◆ **Stated task**
Locate each row below that contains the word "branch" and copy those rows in full. Case counts.

◆ **Rows**
☆ ☆ ☆ ☆ ☆ ☆ ☆

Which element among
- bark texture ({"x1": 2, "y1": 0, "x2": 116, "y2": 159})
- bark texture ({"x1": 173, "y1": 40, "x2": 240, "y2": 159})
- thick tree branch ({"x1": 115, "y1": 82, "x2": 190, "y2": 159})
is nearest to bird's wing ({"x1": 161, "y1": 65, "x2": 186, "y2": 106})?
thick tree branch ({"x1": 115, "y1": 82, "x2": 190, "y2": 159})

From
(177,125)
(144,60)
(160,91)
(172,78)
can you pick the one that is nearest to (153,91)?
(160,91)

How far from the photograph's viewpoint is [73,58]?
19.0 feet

☆ ☆ ☆ ☆ ☆ ☆ ☆

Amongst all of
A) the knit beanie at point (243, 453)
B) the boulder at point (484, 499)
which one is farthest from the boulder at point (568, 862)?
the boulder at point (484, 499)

☆ ☆ ☆ ☆ ☆ ☆ ☆

◆ **Answer for the task**
- thick tree branch ({"x1": 115, "y1": 82, "x2": 190, "y2": 159})
thick tree branch ({"x1": 115, "y1": 82, "x2": 190, "y2": 159})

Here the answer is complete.